— 記述課題 —
1. 以下の映画レビューのうち、「41. バットマン・フォーエヴァー」を含む語句で始まり「44. 長靴をはいた猫(1969)」で終わる部分を、一字一句変えずに書き写してください。
2. 以下の映画レビューの内容を3文で要約してください。
3. 以下の映画レビューを、最後に示された行の後から続けて書いてください。

---------- 提供テキスト

41. バットマン・フォーエヴァー
前作には強烈な作家性を感じたが、本作は良くも悪くも普通の映画になってしまったという感じ。個人的にはイビツで悪臭を放つ前作の方に惹かれてしまいます。ニコール・キッドマンの美しさとジム・キャリーの芸達者さが際立つ。あと老執事も良かった。それ以外はあんまり印象に残らなかったなあ。あと前作まで音楽を担当したダニー・エルフマンの偉大さを思い知らされました。 [CS・衛星(字幕)] 4点(2021-08-30 00:55:42) |
42. 我輩はカモである
歴史的な意義は十分理解できるし、テンポ感の凄さや、後世の作品への影響等も分かったけれど、なんとか堪えて最後まで観たというのが正直なところです。公開当時の劇場は爆笑の渦だったんですかね。私が子供の頃に爆笑しながら見てた「オレたちひょうきん族」も、今見たらかなりツライですから、お笑いが時代を超えるのは難しいことを実感しました。英語でダジャレ言われても、分かっても、笑うより「なるほど」という感じになってしまうし、戦争への皮肉も「なるほど」になってしまった。村上春樹がこの作品を好きらしくて、ああそういうことかと分かったのがささやかな満足でした。 [CS・衛星(字幕)] 4点(2021-08-25 00:28:33) |
43. バットマン リターンズ
おそろしく趣味的な作品。前作以上に下品の方向に振り切れている。製作者の心の闇が滲み出ている感じもする。こんな作品なのに名優たちが熱演してくれているのは、やっぱり前作のジャック・ニコルソンに負けじと頑張ったんでしょうね。ほぼ素顔のクリストファー・ウォーケンが一番不気味というか漫画っぽくて笑ってしまう。とても下品な作品だが、ダニー・エルフマンのオーケストラが作品の格を数段上げている。っていうか音楽のおかげでだいぶ間がもっており品格もギリギリ落とさずに済んでいる。個人的には嫌いではないが、高得点はつけられない作品。 [CS・衛星(字幕)] 4点(2021-08-22 08:59:47) |
44. 長靴をはいた猫(1969)

--------------------
---------- 提供データ

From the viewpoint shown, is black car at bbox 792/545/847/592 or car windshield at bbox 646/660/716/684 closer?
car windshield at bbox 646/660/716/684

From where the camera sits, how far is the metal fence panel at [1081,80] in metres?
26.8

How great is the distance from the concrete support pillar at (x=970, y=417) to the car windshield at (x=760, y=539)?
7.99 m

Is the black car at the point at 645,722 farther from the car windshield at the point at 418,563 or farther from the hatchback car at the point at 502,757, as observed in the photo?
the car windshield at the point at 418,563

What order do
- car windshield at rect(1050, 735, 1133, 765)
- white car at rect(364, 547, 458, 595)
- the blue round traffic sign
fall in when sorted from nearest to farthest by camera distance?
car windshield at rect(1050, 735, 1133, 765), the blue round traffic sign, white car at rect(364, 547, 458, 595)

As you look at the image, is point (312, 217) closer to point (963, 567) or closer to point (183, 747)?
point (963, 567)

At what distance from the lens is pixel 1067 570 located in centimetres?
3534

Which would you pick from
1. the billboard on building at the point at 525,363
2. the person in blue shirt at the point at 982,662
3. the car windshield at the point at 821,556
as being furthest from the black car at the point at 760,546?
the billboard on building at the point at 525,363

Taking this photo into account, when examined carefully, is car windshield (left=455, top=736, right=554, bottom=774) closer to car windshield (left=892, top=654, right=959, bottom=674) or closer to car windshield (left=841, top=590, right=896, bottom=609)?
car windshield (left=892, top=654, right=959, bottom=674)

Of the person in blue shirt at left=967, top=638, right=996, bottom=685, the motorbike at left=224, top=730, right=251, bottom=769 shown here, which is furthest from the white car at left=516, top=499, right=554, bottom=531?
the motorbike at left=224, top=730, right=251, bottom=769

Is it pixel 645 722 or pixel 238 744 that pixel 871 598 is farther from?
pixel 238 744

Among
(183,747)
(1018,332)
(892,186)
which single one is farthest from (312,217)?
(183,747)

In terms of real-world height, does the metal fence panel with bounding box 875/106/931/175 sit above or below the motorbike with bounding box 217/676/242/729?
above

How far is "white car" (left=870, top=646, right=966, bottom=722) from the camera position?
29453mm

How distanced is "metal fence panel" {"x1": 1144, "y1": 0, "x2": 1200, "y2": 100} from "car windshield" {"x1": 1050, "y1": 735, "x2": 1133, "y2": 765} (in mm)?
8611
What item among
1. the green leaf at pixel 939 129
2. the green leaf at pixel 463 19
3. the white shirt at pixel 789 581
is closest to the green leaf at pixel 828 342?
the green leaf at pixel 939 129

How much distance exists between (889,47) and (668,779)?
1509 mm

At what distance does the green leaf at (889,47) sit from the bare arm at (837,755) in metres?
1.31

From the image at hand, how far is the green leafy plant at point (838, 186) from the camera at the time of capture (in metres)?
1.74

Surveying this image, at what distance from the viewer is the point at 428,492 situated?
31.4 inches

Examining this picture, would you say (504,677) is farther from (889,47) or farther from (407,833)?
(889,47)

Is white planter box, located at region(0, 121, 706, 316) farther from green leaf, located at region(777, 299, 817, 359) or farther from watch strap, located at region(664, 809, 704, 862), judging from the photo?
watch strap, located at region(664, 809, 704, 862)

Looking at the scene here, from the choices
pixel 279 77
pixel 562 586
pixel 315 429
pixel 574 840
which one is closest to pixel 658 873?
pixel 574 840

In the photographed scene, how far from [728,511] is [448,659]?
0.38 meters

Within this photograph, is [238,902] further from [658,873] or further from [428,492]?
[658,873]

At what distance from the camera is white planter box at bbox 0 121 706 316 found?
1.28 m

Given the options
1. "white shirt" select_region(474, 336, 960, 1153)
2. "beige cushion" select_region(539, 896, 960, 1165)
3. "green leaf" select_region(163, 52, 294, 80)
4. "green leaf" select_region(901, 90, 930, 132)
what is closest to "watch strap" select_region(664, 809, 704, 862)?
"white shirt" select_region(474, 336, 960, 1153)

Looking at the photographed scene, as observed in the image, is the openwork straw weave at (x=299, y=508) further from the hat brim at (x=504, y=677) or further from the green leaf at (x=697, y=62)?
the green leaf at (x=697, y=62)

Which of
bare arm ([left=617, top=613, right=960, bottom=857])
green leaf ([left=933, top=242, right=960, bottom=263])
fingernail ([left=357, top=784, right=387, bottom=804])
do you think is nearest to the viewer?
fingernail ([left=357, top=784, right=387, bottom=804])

--------------------

— 課題の解答 —
1.
41. バットマン・フォーエヴァー
前作には強烈な作家性を感じたが、本作は良くも悪くも普通の映画になってしまったという感じ。個人的にはイビツで悪臭を放つ前作の方に惹かれてしまいます。ニコール・キッドマンの美しさとジム・キャリーの芸達者さが際立つ。あと老執事も良かった。それ以外はあんまり印象に残らなかったなあ。あと前作まで音楽を担当したダニー・エルフマンの偉大さを思い知らされました。 [CS・衛星(字幕)] 4点(2021-08-30 00:55:42) |
42. 我輩はカモである
歴史的な意義は十分理解できるし、テンポ感の凄さや、後世の作品への影響等も分かったけれど、なんとか堪えて最後まで観たというのが正直なところです。公開当時の劇場は爆笑の渦だったんですかね。私が子供の頃に爆笑しながら見てた「オレたちひょうきん族」も、今見たらかなりツライですから、お笑いが時代を超えるのは難しいことを実感しました。英語でダジャレ言われても、分かっても、笑うより「なるほど」という感じになってしまうし、戦争への皮肉も「なるほど」になってしまった。村上春樹がこの作品を好きらしくて、ああそういうことかと分かったのがささやかな満足でした。 [CS・衛星(字幕)] 4点(2021-08-25 00:28:33) |
43. バットマン リターンズ
おそろしく趣味的な作品。前作以上に下品の方向に振り切れている。製作者の心の闇が滲み出ている感じもする。こんな作品なのに名優たちが熱演してくれているのは、やっぱり前作のジャック・ニコルソンに負けじと頑張ったんでしょうね。ほぼ素顔のクリストファー・ウォーケンが一番不気味というか漫画っぽくて笑ってしまう。とても下品な作品だが、ダニー・エルフマンのオーケストラが作品の格を数段上げている。っていうか音楽のおかげでだいぶ間がもっており品格もギリギリ落とさずに済んでいる。個人的には嫌いではないが、高得点はつけられない作品。 [CS・衛星(字幕)] 4点(2021-08-22 08:59:47) |
44. 長靴をはいた猫(1969)

2. 「バットマン・フォーエヴァー」は良くも悪くも普通の映画になったと評され、ニコール・キッドマンの美しさとジム・キャリーの芸達者さが際立つ一方、ダニー・エルフマンの偉大さを思い知らされたと述べられている。「我輩はカモである」は歴史的な意義やテンポ感の凄さは理解できるものの、なんとか堪えて最後まで観たとされ、お笑いが時代を超えるのは難しいと実感したと書かれている。「バットマン リターンズ」は前作以上に下品の方向に振り切れた趣味的な作品だが、ダニー・エルフマンのオーケストラが作品の格を数段上げていると評されている。

3.
小学生の子供とともに鑑賞。子供は結構ゲラゲラ笑いながら観ていたが、中盤はちょっとダレてました。しかし終盤は子供ももちろん私にとっても圧巻の一言。うまく説明できませんが、キャラクターたちの動きとか構図とかが素晴らしく、「これぞアニメーションを見る喜び」みたいなものを強く感じました。私の世代には、不思議にものすごく懐かしく、特に塔の戦いの場面はアートの肌触りがあって、何度も見返したくなります。 [DVD(邦画)] 7点(2021-08-15 10:28:18) |
45. バットマン(1989)
数十年ぶりに観ました。とにかくジャック・ニコルソンの素晴らしさに尽きる。マイケル・キートンも当時はいまいちな感じがしてたが、今見ると悪くない。ちょっと危うい感じが出てる。キム・ベイシンガーは、当時から老け顔だと思ったけど、ジジイとなってしまった今見てもやっぱり年上に感じるな(笑)。独特の世界観や美術も見事(今見るとしょぼい所があるのは仕方ない)。個人的に何より素晴らしいと思ったのは、ダニー・エルフマンのオーケストラ!音楽が作品の格を数段上げていると感じた。プリンスばかりが言及されるけど、このオーケストラは抜群でしょ!ずいぶん褒めたけど点数がイマイチなのは、その程度の映画ではあると思う。でも好きな作品です。 [CS・衛星(字幕)] 6点(2021-08-15 08:07:21) |
46. ポセイドン・アドベンチャー(1972)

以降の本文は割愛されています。